- Selected excerpt
--------------------------------

Debugging Dropped Requests during Bursts

hhff · April 13, 2021, 2:17pm

Hi folks,

I have an openresty container that more or less just serves 301 redirects.

Our monitoring service started to alert us that it’s occasionally hanging / not responding.

I’ve been able to reproduce this by load testing say ~250 requests sent to the IP at once. What seems to happen is:

the 250x 301s return fine
the next request hangs for up to 1 minute or so
after about 1 minute, it seems to return to normal

I’ve got access_log and error_log going to stdout (I don’t see anything that is unexpected), but when that next (hanging) request is sent, nginx doesn’t log anything.

Ie - it appears the dropped request (immediately after a burst of 250), doesn’t actually get to my container.

What I’m wondering is:

does fly.io have any type of burst protection at the Load Balancer level that would explain this behavior?

Thank you!

jerome · April 13, 2021, 2:24pm

There is a burst protection. We’ve added it recently based on our current metrics. We’re still tweaking it.

It shouldn’t have waited 1 minute to let more connections through though!

Would you mind telling me what app this is? I can figure out if this is indeed our burst protection.

jerome · April 13, 2021, 2:28pm

More precisely, burst protection is on the number of tcp connections per second. It’s currently set at 300 / second / edge server / app.

Normal HTTP clients tend to reuse connections and don’t usually trigger the rate limit.

hhff · April 13, 2021, 2:43pm

Thanks Jerome,

The app is called “crystalizer-ingress-production”. I’m not sure the exact date we started seeing the behavior, but I believe it was around March 20th, give or take a week.

Thank you!

hhff · April 13, 2021, 2:44pm

(However, currently I’ve been testing and tuning in “crystalizer-ingress-integration”)

kurt · April 13, 2021, 2:56pm

Will you try testing two things for me?

Set handlers = ['http'] on your service
Add type = "requests" to your concurrency block?

When you do TCP only services like this, it uses a different mechanism to “backhaul” to your application from the edge server. It works pretty well, but we haven’t had customers hammer on TCP services like we have HTTP services, so there’s a chance you’re hitting a bug in our TCP backahul.

The changes to the config file will put our HTTP handler into play, and also enable connection pooling to your VM instances. We’ve had other apps violently abuse our HTTP stack so we have a pretty good idea of how it works.

hhff · April 13, 2021, 7:52pm

Thanks Kurt!

Right now, we’re actually handling TLS termination at the nginx level (that redirect I mention above is for redirecting naked domains to www with HTTPS); so I don’t think the ['http'] handler will work for us, right?

app = "crystalizer-ingress-integration"

[[services]]
  internal_port = 8080
  protocol = "tcp"

  [services.concurrency]
    hard_limit = 2000
    soft_limit = 1800
    type = "requests"

  [[services.ports]]
    handlers = ["http"]
    port = "80"

  [[services.ports]]
    handlers = ["http"]
    port = "443"

--------------------------------

- Supplied material
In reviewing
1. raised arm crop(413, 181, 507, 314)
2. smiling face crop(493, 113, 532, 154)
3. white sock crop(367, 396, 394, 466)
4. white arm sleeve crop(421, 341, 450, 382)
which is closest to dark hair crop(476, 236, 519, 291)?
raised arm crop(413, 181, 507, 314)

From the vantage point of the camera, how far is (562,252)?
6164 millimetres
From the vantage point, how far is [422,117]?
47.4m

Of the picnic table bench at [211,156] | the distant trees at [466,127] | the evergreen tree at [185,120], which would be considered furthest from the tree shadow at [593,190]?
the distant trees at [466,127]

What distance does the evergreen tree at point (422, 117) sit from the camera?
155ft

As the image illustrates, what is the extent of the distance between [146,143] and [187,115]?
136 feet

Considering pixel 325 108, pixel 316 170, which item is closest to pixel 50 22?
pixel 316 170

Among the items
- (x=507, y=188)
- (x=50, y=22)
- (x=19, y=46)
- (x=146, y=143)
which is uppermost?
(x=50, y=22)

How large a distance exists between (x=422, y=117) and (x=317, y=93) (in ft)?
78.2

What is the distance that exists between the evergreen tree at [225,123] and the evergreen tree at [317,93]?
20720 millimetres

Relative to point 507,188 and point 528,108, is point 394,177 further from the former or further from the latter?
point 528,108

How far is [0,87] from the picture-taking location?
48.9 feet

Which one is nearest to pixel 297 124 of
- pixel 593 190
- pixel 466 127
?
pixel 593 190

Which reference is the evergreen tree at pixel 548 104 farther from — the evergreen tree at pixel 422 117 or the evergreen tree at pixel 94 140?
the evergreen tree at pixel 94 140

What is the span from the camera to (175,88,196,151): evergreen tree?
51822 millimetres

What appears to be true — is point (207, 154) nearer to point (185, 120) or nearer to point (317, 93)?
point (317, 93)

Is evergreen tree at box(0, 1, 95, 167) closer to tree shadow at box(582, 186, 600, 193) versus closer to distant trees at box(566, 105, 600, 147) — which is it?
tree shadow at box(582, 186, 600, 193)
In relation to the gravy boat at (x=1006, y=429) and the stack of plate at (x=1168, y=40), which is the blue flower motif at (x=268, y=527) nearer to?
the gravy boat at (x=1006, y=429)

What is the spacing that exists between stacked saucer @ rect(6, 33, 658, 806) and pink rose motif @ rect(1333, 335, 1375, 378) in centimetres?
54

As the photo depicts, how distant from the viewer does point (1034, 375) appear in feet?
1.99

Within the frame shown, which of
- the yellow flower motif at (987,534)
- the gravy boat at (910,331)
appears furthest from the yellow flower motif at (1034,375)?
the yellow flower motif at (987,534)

--------------------------------

- Short exercise 1
List every distinct setting key that receives a value in the configuration file hhff posted in the forum thread.
- Short exercise 2
Convert the records from the line containing "Is evergreen tree" through the end of the records into a Markdown table with columns Row and Line, leaving out blank lines.

- Finished answer 1
app, internal_port, protocol, hard_limit, soft_limit, type, handlers, port

- Finished answer 2
| Row | Line |
|---|---|
| 1 | Is evergreen tree at box(0, 1, 95, 167) closer to tree shadow at box(582, 186, 600, 193) versus closer to distant trees at box(566, 105, 600, 147) — which is it? |
| 2 | tree shadow at box(582, 186, 600, 193) |
| 3 | In relation to the gravy boat at (x=1006, y=429) and the stack of plate at (x=1168, y=40), which is the blue flower motif at (x=268, y=527) nearer to? |
| 4 | the gravy boat at (x=1006, y=429) |
| 5 | What is the spacing that exists between stacked saucer @ rect(6, 33, 658, 806) and pink rose motif @ rect(1333, 335, 1375, 378) in centimetres? |
| 6 | 54 |
| 7 | As the photo depicts, how distant from the viewer does point (1034, 375) appear in feet? |
| 8 | 1.99 |
| 9 | Within the frame shown, which of |
| 10 | - the yellow flower motif at (987,534) |
| 11 | - the gravy boat at (910,331) |
| 12 | appears furthest from the yellow flower motif at (1034,375)? |
| 13 | the yellow flower motif at (987,534) |